- **Given task**:
Extract the final stretch of the data: the line that contains "Considering the scene" and every line after it, unaltered, and no other lines.

(Records from a data collection)
* * *

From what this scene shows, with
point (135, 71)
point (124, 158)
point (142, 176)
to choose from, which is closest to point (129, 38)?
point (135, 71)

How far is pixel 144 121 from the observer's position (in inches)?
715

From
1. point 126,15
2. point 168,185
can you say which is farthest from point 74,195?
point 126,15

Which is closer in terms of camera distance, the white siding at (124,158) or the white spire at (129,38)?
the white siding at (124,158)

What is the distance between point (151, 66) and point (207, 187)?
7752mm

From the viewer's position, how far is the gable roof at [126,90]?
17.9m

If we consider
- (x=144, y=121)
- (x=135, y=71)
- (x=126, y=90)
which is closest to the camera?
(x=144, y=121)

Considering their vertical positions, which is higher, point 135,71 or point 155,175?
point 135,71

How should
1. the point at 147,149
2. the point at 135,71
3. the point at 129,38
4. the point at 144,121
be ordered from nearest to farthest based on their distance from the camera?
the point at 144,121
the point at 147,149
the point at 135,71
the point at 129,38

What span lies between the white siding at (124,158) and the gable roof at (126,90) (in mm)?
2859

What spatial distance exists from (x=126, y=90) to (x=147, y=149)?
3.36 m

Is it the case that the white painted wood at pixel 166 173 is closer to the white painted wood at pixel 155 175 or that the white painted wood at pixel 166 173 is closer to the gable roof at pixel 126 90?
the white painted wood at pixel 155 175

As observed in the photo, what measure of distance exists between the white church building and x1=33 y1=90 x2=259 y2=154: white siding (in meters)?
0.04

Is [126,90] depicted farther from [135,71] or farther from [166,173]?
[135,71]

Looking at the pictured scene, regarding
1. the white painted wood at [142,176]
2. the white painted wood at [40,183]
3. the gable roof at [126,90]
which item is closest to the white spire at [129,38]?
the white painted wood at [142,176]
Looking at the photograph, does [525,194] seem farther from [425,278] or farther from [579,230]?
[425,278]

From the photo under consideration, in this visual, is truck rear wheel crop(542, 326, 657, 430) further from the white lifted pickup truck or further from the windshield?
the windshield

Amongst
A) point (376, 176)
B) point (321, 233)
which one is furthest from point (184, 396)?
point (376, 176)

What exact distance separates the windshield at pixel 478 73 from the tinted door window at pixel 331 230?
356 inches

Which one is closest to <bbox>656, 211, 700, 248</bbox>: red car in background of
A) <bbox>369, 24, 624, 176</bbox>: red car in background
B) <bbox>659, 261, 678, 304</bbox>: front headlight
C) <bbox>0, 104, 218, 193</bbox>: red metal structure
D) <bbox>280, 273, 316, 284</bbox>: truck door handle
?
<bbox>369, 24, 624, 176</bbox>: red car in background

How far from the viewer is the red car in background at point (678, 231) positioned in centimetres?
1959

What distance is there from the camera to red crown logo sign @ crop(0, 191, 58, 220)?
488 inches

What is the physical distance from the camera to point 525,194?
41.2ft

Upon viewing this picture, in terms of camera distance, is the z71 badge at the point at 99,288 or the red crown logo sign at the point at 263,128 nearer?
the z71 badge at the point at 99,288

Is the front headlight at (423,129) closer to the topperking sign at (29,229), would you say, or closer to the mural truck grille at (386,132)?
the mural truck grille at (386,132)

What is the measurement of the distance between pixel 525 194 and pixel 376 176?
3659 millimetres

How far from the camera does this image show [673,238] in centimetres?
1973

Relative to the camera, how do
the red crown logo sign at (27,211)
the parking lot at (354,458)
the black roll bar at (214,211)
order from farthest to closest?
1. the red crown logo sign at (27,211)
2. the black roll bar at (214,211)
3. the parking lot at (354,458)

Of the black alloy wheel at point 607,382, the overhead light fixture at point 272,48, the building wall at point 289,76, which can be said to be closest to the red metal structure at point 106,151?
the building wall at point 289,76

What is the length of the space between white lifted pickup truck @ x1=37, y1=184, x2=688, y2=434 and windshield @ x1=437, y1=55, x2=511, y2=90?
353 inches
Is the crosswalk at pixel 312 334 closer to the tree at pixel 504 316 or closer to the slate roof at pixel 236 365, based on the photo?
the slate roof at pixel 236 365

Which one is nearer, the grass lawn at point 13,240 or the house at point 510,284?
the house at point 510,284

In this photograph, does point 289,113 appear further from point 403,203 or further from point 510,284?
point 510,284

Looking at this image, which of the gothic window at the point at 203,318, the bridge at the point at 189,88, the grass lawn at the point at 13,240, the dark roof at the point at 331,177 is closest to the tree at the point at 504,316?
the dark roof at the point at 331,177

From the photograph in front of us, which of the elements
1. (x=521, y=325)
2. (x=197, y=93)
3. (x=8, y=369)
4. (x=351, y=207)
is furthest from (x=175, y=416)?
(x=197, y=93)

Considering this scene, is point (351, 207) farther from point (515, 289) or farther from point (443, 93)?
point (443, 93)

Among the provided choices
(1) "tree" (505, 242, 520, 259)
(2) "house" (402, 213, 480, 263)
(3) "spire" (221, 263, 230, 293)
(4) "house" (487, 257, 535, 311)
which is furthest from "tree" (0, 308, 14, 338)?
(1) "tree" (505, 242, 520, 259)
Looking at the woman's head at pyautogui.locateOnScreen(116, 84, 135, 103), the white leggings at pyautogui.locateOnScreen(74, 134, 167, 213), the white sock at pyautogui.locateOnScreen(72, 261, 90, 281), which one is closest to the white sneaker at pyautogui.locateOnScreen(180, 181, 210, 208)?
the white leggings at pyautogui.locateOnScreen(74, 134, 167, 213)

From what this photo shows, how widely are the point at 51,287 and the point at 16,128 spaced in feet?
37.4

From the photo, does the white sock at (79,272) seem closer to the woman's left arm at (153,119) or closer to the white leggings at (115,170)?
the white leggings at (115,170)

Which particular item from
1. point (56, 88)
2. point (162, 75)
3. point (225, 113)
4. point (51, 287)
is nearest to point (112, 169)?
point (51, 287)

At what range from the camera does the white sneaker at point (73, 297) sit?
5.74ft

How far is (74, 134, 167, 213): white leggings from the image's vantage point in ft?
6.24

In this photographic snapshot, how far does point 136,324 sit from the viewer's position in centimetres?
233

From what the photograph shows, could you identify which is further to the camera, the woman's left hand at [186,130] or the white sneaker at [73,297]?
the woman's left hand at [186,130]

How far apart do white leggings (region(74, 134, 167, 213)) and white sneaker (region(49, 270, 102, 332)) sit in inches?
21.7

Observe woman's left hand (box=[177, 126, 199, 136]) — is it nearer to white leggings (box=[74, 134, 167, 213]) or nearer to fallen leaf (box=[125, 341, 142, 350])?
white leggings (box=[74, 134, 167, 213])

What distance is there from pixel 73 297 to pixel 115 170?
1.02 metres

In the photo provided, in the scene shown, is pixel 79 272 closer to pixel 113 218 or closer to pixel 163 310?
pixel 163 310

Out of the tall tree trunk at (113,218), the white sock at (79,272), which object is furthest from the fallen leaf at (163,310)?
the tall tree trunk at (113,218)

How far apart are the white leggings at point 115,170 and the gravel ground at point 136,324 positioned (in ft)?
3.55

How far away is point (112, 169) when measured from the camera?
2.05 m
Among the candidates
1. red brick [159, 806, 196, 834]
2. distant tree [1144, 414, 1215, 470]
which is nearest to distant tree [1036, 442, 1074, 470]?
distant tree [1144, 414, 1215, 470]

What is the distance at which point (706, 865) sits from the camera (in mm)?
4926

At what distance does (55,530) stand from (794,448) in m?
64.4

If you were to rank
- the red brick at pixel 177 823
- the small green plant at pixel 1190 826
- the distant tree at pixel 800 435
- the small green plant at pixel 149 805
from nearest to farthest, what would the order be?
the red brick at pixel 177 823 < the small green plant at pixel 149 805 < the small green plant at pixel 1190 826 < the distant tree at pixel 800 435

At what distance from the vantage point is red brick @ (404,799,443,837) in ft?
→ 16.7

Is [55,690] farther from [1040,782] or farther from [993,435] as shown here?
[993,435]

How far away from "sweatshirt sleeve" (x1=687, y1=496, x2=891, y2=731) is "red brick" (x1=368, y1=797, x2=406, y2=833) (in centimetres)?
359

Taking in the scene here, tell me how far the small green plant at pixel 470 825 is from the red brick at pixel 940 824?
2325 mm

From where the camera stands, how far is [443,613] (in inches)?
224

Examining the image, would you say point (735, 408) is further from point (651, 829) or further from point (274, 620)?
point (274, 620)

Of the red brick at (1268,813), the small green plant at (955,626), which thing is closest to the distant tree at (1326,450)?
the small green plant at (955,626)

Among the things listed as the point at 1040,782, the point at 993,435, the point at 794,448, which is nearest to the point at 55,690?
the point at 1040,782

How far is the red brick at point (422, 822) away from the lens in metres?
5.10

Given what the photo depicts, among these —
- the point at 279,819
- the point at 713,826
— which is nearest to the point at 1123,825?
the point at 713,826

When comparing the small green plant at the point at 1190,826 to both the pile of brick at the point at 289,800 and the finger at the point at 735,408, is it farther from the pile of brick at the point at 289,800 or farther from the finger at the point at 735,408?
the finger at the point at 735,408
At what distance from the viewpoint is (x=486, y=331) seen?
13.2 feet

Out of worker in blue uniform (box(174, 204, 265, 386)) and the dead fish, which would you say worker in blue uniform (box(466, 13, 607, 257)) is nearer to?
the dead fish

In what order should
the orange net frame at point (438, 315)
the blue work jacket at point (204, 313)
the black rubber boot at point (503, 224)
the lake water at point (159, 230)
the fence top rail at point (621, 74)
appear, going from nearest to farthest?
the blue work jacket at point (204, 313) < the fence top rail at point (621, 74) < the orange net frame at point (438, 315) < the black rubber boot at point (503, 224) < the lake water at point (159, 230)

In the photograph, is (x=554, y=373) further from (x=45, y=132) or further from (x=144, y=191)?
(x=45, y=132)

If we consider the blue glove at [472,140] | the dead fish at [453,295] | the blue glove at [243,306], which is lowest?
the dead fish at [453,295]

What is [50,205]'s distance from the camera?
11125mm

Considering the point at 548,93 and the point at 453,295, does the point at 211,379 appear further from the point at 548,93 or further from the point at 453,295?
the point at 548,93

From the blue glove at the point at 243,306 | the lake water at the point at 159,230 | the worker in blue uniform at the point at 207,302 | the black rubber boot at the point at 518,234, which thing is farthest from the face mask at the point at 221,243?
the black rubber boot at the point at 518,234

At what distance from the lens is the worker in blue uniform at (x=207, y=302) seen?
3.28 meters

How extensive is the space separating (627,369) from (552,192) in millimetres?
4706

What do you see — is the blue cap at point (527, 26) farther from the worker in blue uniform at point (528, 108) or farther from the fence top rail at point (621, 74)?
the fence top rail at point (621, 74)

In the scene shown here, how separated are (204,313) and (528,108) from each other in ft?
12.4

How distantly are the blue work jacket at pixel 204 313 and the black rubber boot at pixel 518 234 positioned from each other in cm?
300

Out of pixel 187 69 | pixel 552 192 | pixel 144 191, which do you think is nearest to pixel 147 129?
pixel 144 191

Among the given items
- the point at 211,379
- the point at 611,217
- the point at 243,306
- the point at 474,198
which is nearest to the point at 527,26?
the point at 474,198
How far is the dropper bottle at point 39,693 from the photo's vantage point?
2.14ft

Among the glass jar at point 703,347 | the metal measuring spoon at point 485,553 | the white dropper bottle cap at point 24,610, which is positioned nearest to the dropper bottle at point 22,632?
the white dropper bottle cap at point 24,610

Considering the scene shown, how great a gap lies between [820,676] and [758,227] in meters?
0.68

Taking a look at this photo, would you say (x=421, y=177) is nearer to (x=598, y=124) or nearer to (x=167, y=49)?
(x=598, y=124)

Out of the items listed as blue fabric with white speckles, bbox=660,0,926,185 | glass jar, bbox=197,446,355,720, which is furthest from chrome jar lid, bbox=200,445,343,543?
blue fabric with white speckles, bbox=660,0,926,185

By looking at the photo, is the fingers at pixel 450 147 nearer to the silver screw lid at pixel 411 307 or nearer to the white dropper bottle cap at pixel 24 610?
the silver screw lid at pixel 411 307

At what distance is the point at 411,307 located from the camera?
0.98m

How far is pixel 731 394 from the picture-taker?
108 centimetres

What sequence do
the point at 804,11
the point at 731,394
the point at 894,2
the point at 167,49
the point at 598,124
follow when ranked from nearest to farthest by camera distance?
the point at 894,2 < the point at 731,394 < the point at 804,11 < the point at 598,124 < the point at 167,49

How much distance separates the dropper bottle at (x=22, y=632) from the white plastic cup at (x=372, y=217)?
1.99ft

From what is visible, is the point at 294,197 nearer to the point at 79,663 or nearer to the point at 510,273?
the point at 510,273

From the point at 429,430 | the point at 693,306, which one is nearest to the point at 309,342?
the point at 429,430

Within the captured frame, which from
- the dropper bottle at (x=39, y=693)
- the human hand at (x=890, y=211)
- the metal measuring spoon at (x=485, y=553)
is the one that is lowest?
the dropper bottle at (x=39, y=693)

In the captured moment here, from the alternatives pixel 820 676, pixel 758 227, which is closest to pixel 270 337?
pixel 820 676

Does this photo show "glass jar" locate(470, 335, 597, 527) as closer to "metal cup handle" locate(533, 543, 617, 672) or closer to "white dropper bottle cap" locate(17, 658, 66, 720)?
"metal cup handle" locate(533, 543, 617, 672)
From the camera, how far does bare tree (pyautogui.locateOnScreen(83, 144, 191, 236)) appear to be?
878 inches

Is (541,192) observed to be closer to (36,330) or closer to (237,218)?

* * *

- **Solution to this task**:
Considering the scene shown, how great a gap lies between [820,676] and [758,227] in meters?
0.68

Taking a look at this photo, would you say (x=421, y=177) is nearer to (x=598, y=124) or nearer to (x=167, y=49)?
(x=598, y=124)

Out of the items listed as blue fabric with white speckles, bbox=660,0,926,185 | glass jar, bbox=197,446,355,720, which is furthest from chrome jar lid, bbox=200,445,343,543?
blue fabric with white speckles, bbox=660,0,926,185

By looking at the photo, is the fingers at pixel 450 147 nearer to the silver screw lid at pixel 411 307 or nearer to the white dropper bottle cap at pixel 24 610?
the silver screw lid at pixel 411 307

At what distance is the point at 411,307 located from the camera?
0.98m

How far is pixel 731 394 from the picture-taker?
108 centimetres

What sequence do
the point at 804,11
the point at 731,394
the point at 894,2
the point at 167,49
the point at 598,124
follow when ranked from nearest to farthest by camera distance?
the point at 894,2 < the point at 731,394 < the point at 804,11 < the point at 598,124 < the point at 167,49

How much distance separates the dropper bottle at (x=22, y=632) from the white plastic cup at (x=372, y=217)?
1.99ft

From what is visible, is the point at 294,197 nearer to the point at 79,663 or nearer to the point at 510,273?
the point at 510,273

From the point at 429,430 | the point at 693,306, which one is nearest to the point at 309,342?
the point at 429,430

Within the captured frame, which from
- the dropper bottle at (x=39, y=693)
- the human hand at (x=890, y=211)
- the metal measuring spoon at (x=485, y=553)
is the one that is lowest?
the dropper bottle at (x=39, y=693)

In the captured moment here, from the alternatives pixel 820 676, pixel 758 227, which is closest to pixel 270 337?
pixel 820 676

Does this photo show "glass jar" locate(470, 335, 597, 527) as closer to "metal cup handle" locate(533, 543, 617, 672) or closer to "white dropper bottle cap" locate(17, 658, 66, 720)?
"metal cup handle" locate(533, 543, 617, 672)
From the camera, how far does bare tree (pyautogui.locateOnScreen(83, 144, 191, 236)) appear to be?
878 inches

Is (541,192) observed to be closer to (36,330) or closer to (237,218)?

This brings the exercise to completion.